X Cinch Chest Tie Tutorial

This is an ideal tie for beginners, using only a larks head to start, reverse tensions at the rear, cinches at the front and a half hitch to finish. It is a decorational tie, but it allows you to practice tension and cinches. The arms in front position is often more comfortable than having the hands tied behind the back and can usually be sustained for longer periods of time. Feel free to use half hitches at the rear to lock your wraps in place as you go if you are struggling with the tension. There are variants of this tie you can play with by creating weaves where the ropes cross and by adding another x-formation on the arms. Why not have a go at adapting this tie and see what you can come up with? This tie in its present form is NOT suitable for suspension.

  • Place the bight of the rope at the centre of the back and take the running end over the right shoulder, across the body diagonally and create a larks head at the rear. (Pass the running end through the bight)

  • Create a reverse tension by taking the running end back on itself and follow the line of the first rope from the bottom of the left arm to the top of the right arm.

  • Create a reverse tension at the rear and take the running end down towards the bottom of the right arm, across the body to the top of the left arm.

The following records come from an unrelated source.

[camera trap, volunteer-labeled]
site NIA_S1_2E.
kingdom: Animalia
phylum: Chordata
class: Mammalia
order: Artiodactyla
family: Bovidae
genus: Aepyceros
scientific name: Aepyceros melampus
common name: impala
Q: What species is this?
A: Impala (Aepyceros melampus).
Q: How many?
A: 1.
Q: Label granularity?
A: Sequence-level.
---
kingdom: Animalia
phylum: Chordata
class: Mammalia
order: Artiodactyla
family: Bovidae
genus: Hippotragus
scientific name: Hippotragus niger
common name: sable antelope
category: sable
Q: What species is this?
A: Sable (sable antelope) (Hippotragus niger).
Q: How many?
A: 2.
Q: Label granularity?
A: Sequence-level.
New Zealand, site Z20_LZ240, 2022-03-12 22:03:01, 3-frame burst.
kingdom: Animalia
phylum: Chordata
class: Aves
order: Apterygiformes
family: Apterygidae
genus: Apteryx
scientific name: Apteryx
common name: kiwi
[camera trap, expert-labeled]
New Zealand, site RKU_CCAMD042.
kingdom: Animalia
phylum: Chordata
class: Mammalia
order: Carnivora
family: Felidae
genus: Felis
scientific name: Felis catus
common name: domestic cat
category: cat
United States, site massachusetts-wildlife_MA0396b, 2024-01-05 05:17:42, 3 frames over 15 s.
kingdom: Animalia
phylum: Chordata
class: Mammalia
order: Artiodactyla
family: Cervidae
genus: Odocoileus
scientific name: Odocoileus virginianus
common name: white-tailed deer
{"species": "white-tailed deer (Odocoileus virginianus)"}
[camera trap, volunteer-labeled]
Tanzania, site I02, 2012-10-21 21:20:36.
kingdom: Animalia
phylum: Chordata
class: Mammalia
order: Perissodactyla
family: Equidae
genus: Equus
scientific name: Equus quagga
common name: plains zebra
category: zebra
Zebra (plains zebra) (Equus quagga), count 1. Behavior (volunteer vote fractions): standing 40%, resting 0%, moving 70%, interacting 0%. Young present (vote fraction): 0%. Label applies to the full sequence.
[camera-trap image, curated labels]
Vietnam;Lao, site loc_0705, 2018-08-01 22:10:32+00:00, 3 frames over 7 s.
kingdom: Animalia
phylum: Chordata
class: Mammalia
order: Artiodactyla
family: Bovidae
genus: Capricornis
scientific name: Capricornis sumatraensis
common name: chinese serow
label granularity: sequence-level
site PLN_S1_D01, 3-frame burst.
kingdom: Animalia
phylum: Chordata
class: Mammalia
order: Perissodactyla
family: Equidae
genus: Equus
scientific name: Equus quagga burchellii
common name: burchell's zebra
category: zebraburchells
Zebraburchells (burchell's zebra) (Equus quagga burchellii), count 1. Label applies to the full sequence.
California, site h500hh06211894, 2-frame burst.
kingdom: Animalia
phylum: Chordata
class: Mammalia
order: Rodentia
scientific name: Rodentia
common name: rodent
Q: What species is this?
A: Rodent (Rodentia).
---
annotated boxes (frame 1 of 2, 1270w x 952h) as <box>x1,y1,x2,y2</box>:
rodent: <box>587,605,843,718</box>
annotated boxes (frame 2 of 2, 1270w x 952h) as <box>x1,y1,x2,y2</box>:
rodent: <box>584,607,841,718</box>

  • Create a reverse tension at the rear. I've not photographed the remaining steps at the rear since I just continued to create reverse tensions. You can secure each wrap using a friction of your choice if you'd prefer, I just kept it simple and used this tie as an exercise in maintaining tension.

  • Take your running end up to the top of the left arm and follow the line of the previous wrap diagonally across the body to the lower right arm. You may want to weave where the wraps cross in the centre if you prefer.

  • Create a reverse tension at the rear and pass the rope high up under the right arm, but be very careful not to tug at the armpit area and exit below the top wrap as shown. Take the running end over the top wrap, keeping the wrap as flat as you can and pass the rope back under the right arm, again being careful of the armpit area. Take your running end to the rear where you've guessed it...create a reverse friction.

  • I chose to then create the next cinch on the lower right wrap purely for speed of tying and for aesthetics at the rear. (Feel free to tie the next cinch on the left hand top wrap if you'd prefer). Pass the rope under the right arm and exit the rope below the bottom wrap.

  • Pass the rope over the lower right hand wrap and pass it back under the arm. Take the rope straight across the back to the left arm. Pass the rope under the left arm and exit underneath the top wrap. Again, be very careful around the armpit area.

  • Create your cinches for the left upper and lower wrap in the same way as you did for the right hand side.

  • Once you have completed all four cinches, create a reverse tension at the rear and then pass the running end back under the left arm below the left lower cinch, across the body between the arms and the body and exit between the wrists.

  • Create a cinch from top to bottom this time, simply because you need the rope to exit at the bottom ready to take it up to the wrists.

  • Take the rope up between the body and the arms and exit to the right of the right wrist. Pass it diagonally across the hands towards the left thumb. At this stage I got my rope model to open her fists and entrap the rope in her fists. (This leaves fingers free for other ties later).

  • Take the rope across to the right thumb, and take it diagonally down to towards the left wrist. Pass it horizontally across the inner wrists and and then follow the lines you have created to form the X. You can either weave the X at the hands or cinch it from bottom to top. I preferred the cinching over the weave.

  • Pass the rope between the body and the arms and take it under the right arm, below the lower right cinch and finish your tie at the rear with a half hitch. Tidy up all your wraps, flattening them out where they may have bunched up at the cinch areas.